Trend zur ambulanten Geburt

Dazu kommt: Immer mehr Frauen entbinden ambulant oder bleiben nur kurz im Krankenhaus. Ein Trend, der sich durch Corona noch verstärkt hat. Nachsorge, die sonst im Krankenhaus stattfand, verschiebt sich ins häusliche Umfeld und landet auf den Schultern der freien Hebammen. „Schon heute müssen wir Schwangeren absagen.“ Und das, obwohl jeder Schwangeren die Betreuung durch eine Hebamme zusteht. „Da blutet uns dann auch das Herz, aber es geht einfach nicht mehr.“

Können nicht gewinnbringend arbeiten

Mehr Geld wäre eine Lösung. „Geld regelt nicht alles, aber gibt ein Gefühl von Wertschätzung, zieht vielleicht mehr junge Menschen in den Beruf.“ Ein Grundproblem sei, dass von den Hebammen verlangt werde, dass sie gewinnbringend arbeiten. „Aber das geht nicht!“, betont die Verbandsvertreterin. „Wir tragen Verantwortung für Menschenleben, wir haben eine fundierte medizinische Ausbildung, müssen physiologische und pathologische Auffälligkeiten erkennen. Und das nicht nur tagsüber, sondern auch nachts und am Wochenende. Wir kommen nicht zum Baby-Kuscheln.“ Das müsse besser bezahlt werden. P8 ist die Entgeltgruppe, die für Hebammen in Kliniken gilt, 3100 bis 3800 Euro brutto verdienen die Frauen demnach, je nach Berufserfahrung.

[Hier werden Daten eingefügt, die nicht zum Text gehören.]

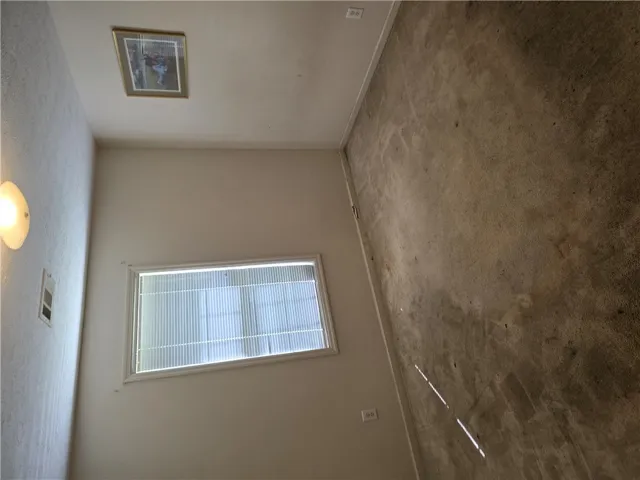 A single window provides natural light to this carpeted room.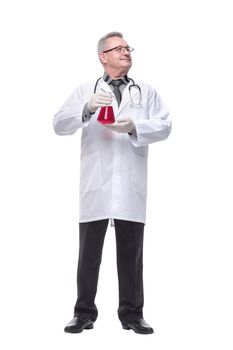Doctor holding up beaker of red chemical in the laboratory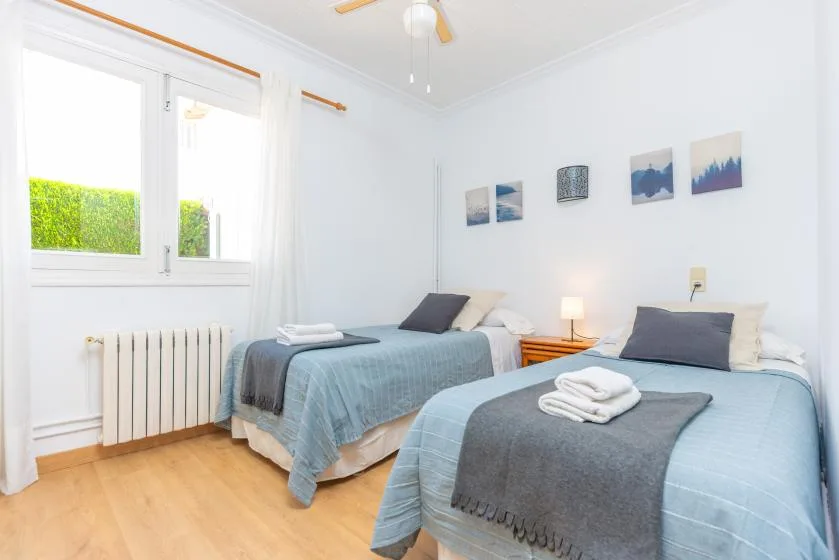 A bright bedroom with two beds dressed in blue bedding.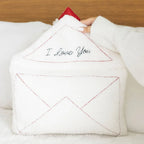 Love Letter Embroidered Boucle Cushion on white background showing the full envelope shape with red topstitching and raised red satin heart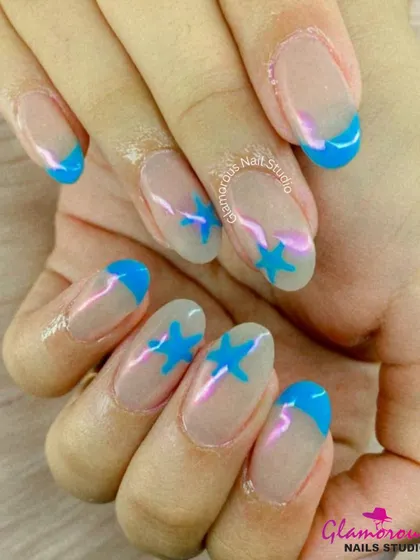 A fun and graphic design featuring bright blue French tips and matching blue stars on the accent nails, all on a natural, sheer base.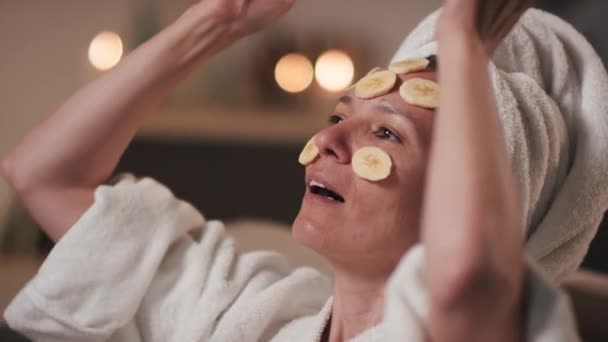 お風呂の後に手入れの行き届いた女性の閉じる彼女の肌の世話栄養と持ち上げ肌のために顔に皮をむいたバナナスライスを入れて — ストック動画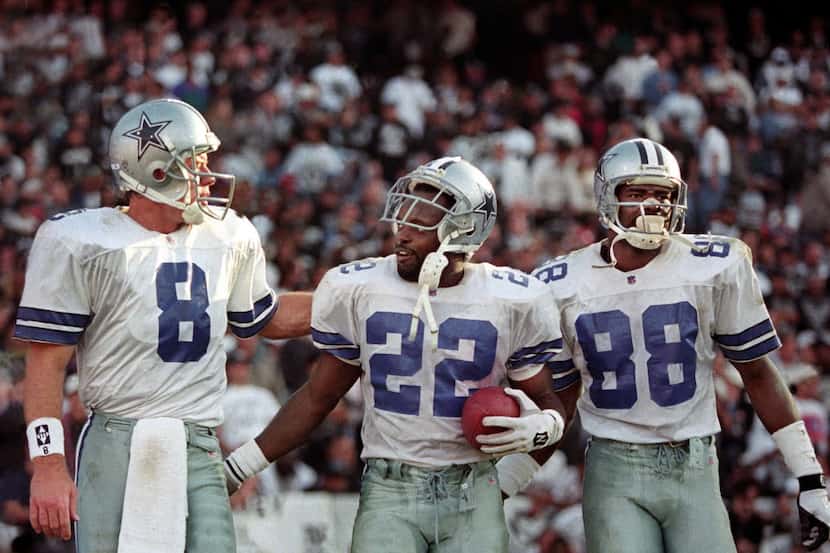 FILE - Dallas Cowboys (L-R) Troy Aikman, Emmitt Smith and Michael Irvin celebrate after...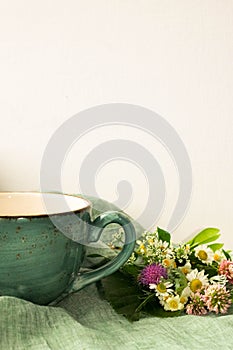 Morning herbal tea cup and summer flowers near window view on blue green cotton napkin background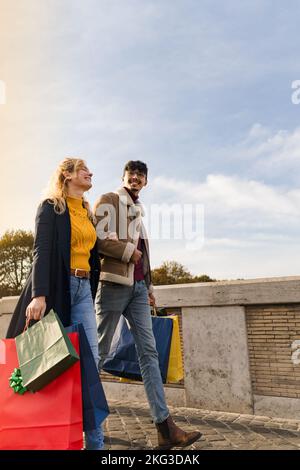 Jeune couple marchant en ville avec des sacs de shopping, du temps de shopping, l'automne et la saison d'hiver Banque D'Images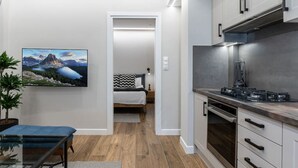 Una cuina moderna amb electrodomèstics d'acer inoxidable, una zona de menjador amb taula de vidre i un dormitori amb llit i tauleta de nit.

Studium wird jetzt Voraussetzung

Um den Beruf attraktiver zu machen, wird jetzt ein Studium Voraussetzung. Ob dann die Vergütung steigt, ist aber gar nicht klar. Und es besteht die Sorge, dass eine Zwei-Klassen-Gesellschaft entsteht. Die einen, die einen Bachelor-Abschluss haben und mehr verdienen als die, die vielleicht schon Jahrzehnte im Beruf sind.

Hebammen hätten es schwer, Gehör zu finden, erklärt Melina Kramer: „Für uns interessiert man sich nur, wenn man gerade betroffen ist. Die Älteren nicht mehr und die Jüngeren noch nicht.“ Dabei sei es so wichtig, den Hebammen nicht die Luft zum Atmen abzuschnüren: „Nichts ist so wichtig, wie ein guter Start ins Leben. Und wir wollen doch auch, dass unsere Töchter noch eine Hebamme finden, wenn sie eine brauchen.“

Aufgabe der Hebammen

Hebammen kümmern sich um Frauen in der Schwangerschaft, leiten Informations- und Gymnastikkurse, bieten je nach Zusatzausbildung Akupunktur oder Taping an, helfen bei Schwangerschaftsbeschwerden.

Sie sind die Fachfrauen unter der Geburt. Sie dürfen allein eine Geburt betreuen, während der Gynäkologe oder die Gynäkologin, eine Hebamme hinzurufen muss.

Im Wochenbett und in der Zeit danach betreuen sie die junge Mutter und das Neugeborene, achten auf pathologische und physiologische Auffälligkeiten, leiten beim Stillen an und erklären, auf was man beim Zufüttern achten sollte. Bis zum Abstillen hat jede Frau Anspruch auf eine Hebamme.